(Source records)
— begin —
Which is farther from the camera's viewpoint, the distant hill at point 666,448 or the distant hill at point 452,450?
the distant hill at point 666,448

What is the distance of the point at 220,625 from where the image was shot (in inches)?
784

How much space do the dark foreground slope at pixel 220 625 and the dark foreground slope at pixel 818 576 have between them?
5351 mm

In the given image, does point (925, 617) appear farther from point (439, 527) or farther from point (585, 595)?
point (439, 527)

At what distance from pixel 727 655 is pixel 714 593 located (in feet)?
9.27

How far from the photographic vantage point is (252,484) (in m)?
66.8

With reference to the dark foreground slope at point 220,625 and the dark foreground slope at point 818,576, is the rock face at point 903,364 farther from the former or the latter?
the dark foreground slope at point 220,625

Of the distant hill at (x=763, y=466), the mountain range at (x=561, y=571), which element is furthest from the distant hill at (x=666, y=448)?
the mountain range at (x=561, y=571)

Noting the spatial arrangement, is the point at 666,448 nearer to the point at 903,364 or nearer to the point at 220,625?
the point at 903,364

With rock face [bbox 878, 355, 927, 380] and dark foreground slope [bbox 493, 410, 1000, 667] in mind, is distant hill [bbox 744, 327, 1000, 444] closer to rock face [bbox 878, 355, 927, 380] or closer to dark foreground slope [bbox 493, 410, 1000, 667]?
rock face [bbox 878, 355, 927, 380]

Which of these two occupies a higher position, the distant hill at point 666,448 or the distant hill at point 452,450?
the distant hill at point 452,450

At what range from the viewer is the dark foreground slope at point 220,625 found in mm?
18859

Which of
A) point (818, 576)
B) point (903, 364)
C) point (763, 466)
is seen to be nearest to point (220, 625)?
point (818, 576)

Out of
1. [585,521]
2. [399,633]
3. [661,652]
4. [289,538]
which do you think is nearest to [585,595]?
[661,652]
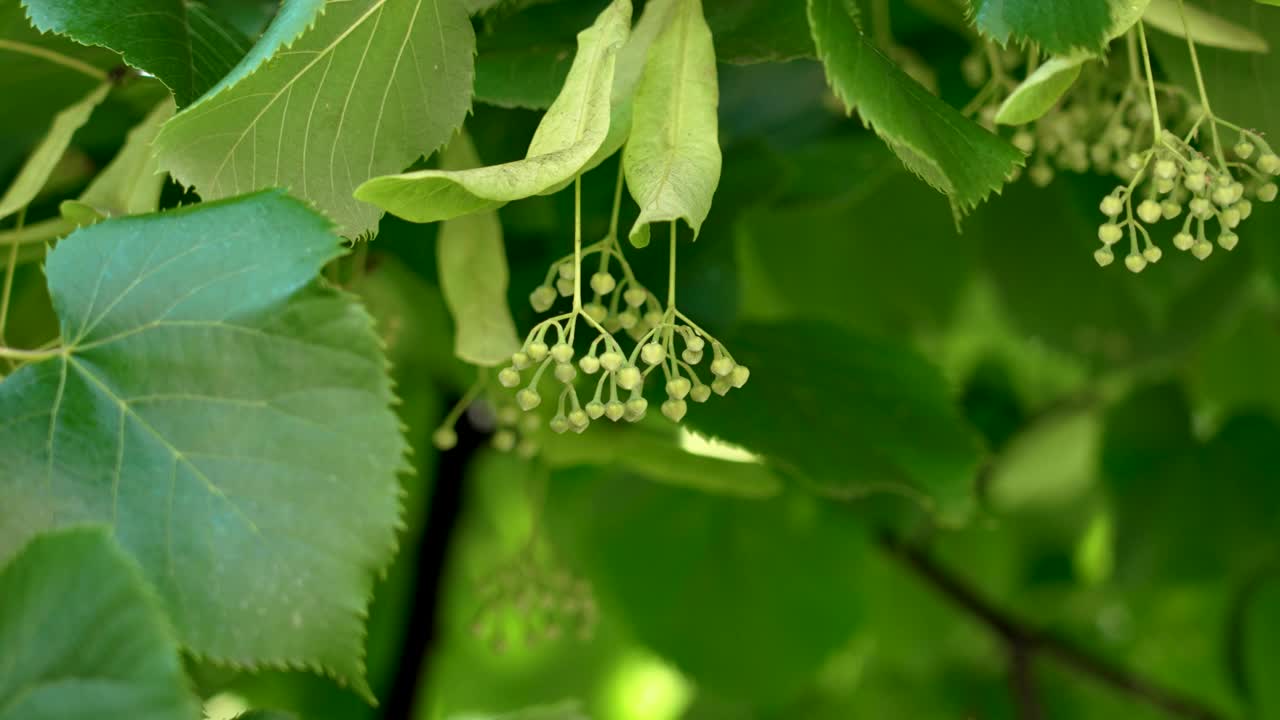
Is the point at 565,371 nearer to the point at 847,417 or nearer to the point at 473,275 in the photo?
the point at 473,275

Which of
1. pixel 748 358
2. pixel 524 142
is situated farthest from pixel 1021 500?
pixel 524 142

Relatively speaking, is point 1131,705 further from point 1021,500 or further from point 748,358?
point 748,358

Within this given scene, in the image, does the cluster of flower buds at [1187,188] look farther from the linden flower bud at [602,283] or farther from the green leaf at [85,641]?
the green leaf at [85,641]

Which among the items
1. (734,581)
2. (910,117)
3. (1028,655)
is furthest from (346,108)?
(1028,655)

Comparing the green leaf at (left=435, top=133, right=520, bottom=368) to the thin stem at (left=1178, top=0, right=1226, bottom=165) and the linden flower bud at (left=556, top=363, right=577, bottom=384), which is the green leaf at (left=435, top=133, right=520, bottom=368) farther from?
the thin stem at (left=1178, top=0, right=1226, bottom=165)

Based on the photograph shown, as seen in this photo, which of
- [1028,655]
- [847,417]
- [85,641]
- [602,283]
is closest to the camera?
[85,641]

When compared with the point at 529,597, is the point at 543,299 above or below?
above
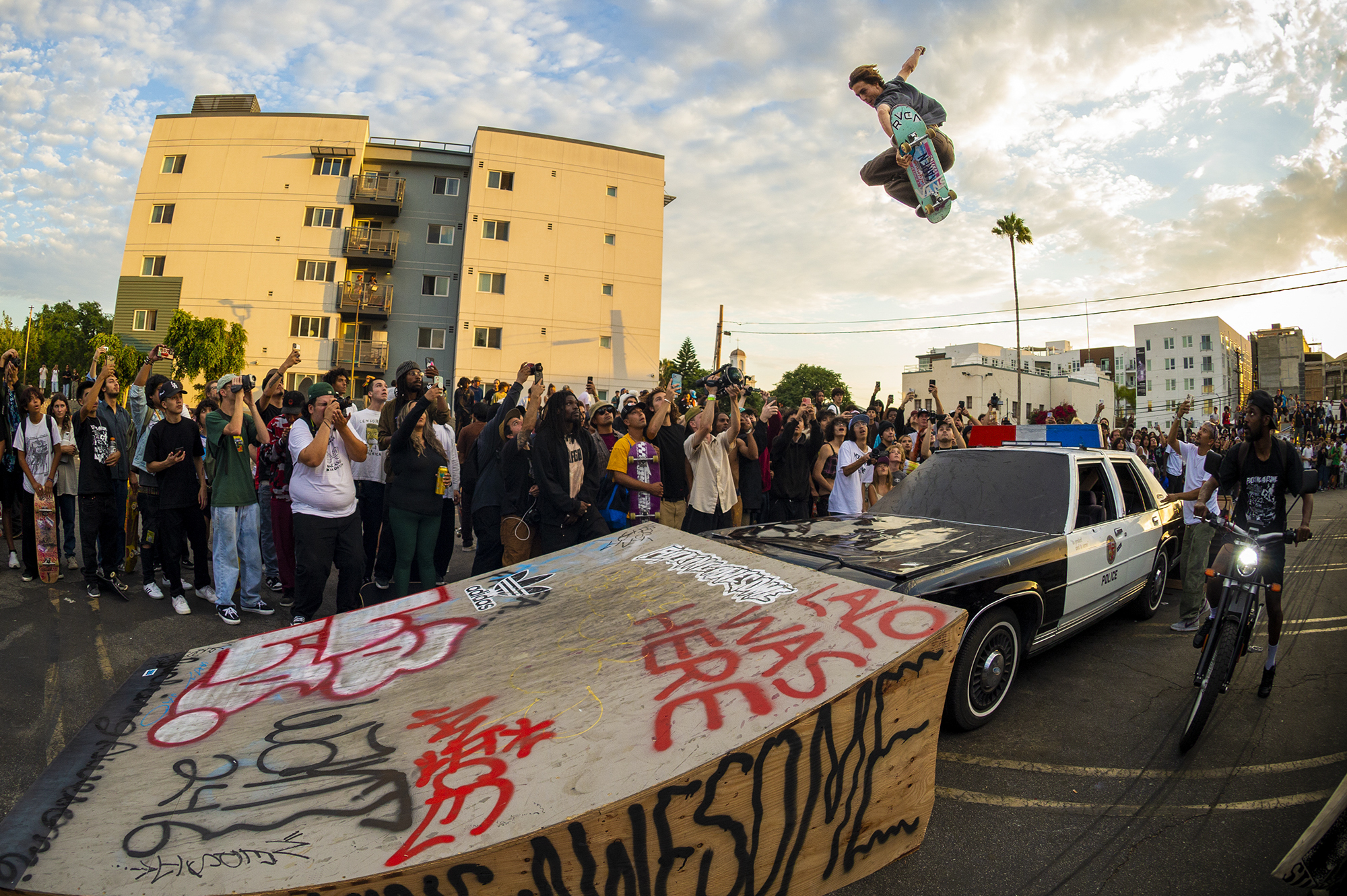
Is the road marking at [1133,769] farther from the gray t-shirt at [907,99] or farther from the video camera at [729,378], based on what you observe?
the gray t-shirt at [907,99]

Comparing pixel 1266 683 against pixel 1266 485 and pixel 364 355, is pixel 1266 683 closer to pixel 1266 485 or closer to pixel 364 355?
pixel 1266 485

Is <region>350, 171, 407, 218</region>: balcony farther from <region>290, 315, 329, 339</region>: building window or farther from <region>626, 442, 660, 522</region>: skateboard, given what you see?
<region>626, 442, 660, 522</region>: skateboard

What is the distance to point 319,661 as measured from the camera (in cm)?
314

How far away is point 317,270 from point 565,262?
11586 mm

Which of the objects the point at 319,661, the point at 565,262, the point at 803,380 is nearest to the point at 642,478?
the point at 319,661

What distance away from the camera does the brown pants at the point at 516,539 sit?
5648mm

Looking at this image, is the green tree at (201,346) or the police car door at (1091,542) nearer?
the police car door at (1091,542)

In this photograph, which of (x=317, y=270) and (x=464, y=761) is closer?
(x=464, y=761)

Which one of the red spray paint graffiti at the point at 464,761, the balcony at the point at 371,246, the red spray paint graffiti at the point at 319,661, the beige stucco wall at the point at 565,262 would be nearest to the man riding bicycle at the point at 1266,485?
the red spray paint graffiti at the point at 464,761

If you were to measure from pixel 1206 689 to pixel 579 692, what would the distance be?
11.1ft

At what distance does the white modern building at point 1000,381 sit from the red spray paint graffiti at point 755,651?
57821 mm

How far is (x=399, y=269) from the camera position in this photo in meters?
32.6

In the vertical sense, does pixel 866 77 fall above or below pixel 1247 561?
above

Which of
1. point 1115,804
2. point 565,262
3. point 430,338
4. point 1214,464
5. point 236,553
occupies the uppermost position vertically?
point 565,262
— end —
Please pull every item above into your answer verbatim, leaving out the pictures.

Which is farther from the camera's viewpoint, the distant hill at point 666,448 or the distant hill at point 452,450?
the distant hill at point 666,448

What is the distance of the point at 220,625 from where the image was shot (in inches)?
784

How much space do the dark foreground slope at pixel 220 625 and the dark foreground slope at pixel 818 576 have between them?
5351 mm

In the given image, does point (925, 617) appear farther from point (439, 527) or farther from point (585, 595)?
point (439, 527)

At what distance from pixel 727 655 is pixel 714 593 located (in feet)?
9.27

How far from the photographic vantage point is (252,484) (in m)?
66.8

With reference to the dark foreground slope at point 220,625 and the dark foreground slope at point 818,576, is the rock face at point 903,364 farther from the former or the latter?
the dark foreground slope at point 220,625

Of the distant hill at (x=763, y=466), the mountain range at (x=561, y=571), which element is furthest from the distant hill at (x=666, y=448)?
the mountain range at (x=561, y=571)

Noting the spatial arrangement, is the point at 666,448 nearer to the point at 903,364 or nearer to the point at 220,625?
the point at 903,364

With rock face [bbox 878, 355, 927, 380] and dark foreground slope [bbox 493, 410, 1000, 667] in mind, is distant hill [bbox 744, 327, 1000, 444] closer to rock face [bbox 878, 355, 927, 380] or closer to dark foreground slope [bbox 493, 410, 1000, 667]?
rock face [bbox 878, 355, 927, 380]

Which of these two occupies a higher position, the distant hill at point 666,448 or the distant hill at point 452,450?
the distant hill at point 452,450

At what range from the viewer is the dark foreground slope at point 220,625 found in mm?
18859

Which of
A) point (818, 576)
B) point (903, 364)
C) point (763, 466)
is seen to be nearest to point (220, 625)?
point (818, 576)

Out of
1. [585,521]
2. [399,633]
3. [661,652]
4. [289,538]
which do you think is nearest to [585,595]?
[661,652]
Is the point at 565,371 nearer to the point at 847,417 or nearer to the point at 473,275 in the photo?
the point at 473,275

Which of
1. pixel 748 358
2. pixel 524 142
is situated farthest from pixel 1021 500?
pixel 524 142

Relatively speaking, is point 1131,705 further from point 1021,500 or further from point 748,358?
point 748,358

Within this given scene, in the image, does the cluster of flower buds at [1187,188] look farther from the linden flower bud at [602,283] or farther from the green leaf at [85,641]?
the green leaf at [85,641]

Which among the items
1. (734,581)
2. (910,117)
3. (1028,655)
is furthest from (346,108)?
(1028,655)

Comparing the green leaf at (left=435, top=133, right=520, bottom=368) to the thin stem at (left=1178, top=0, right=1226, bottom=165) and the linden flower bud at (left=556, top=363, right=577, bottom=384), which is the green leaf at (left=435, top=133, right=520, bottom=368) farther from?
the thin stem at (left=1178, top=0, right=1226, bottom=165)

Based on the photograph shown, as seen in this photo, which of
- [1028,655]
- [847,417]
- [85,641]
- [602,283]
is closest to the camera?
[85,641]

When compared with the point at 529,597, is the point at 543,299 above or below?
above
Is the road marking at [1133,769] farther from the gray t-shirt at [907,99] or farther from the video camera at [729,378], based on what you observe?
the gray t-shirt at [907,99]

Comparing pixel 1266 683 against pixel 1266 485 and pixel 364 355, is pixel 1266 683 closer to pixel 1266 485 or closer to pixel 364 355?
pixel 1266 485

Is <region>350, 171, 407, 218</region>: balcony farther from <region>290, 315, 329, 339</region>: building window or farther from <region>626, 442, 660, 522</region>: skateboard, given what you see?
<region>626, 442, 660, 522</region>: skateboard

What is the distance to point 319,661 as measured from the camera (in cm)?
314

How far away is point 317,270 from point 565,262?
11586 mm

Which of the objects the point at 319,661, the point at 565,262, the point at 803,380 is nearest to the point at 642,478?
the point at 319,661

What distance away from the camera does the brown pants at the point at 516,539 sit?
5648mm

Looking at this image, is the green tree at (201,346) or the police car door at (1091,542) nearer?
the police car door at (1091,542)

In this photograph, which of (x=317, y=270) and (x=464, y=761) is closer?
(x=464, y=761)

Which one of the red spray paint graffiti at the point at 464,761, the balcony at the point at 371,246, the red spray paint graffiti at the point at 319,661, the beige stucco wall at the point at 565,262 would be nearest to the man riding bicycle at the point at 1266,485?
the red spray paint graffiti at the point at 464,761

If you were to measure from pixel 1206 689 to pixel 579 692, what would the distance be?
11.1ft

At what distance does the white modern building at point 1000,381 sit from the red spray paint graffiti at point 755,651?
57821 mm

How far is (x=399, y=269) from the camera position in this photo in meters?
32.6

In the vertical sense, does pixel 866 77 fall above or below pixel 1247 561?
above

Which of
1. point 1115,804
2. point 565,262
3. point 430,338
4. point 1214,464
5. point 236,553
occupies the uppermost position vertically?
point 565,262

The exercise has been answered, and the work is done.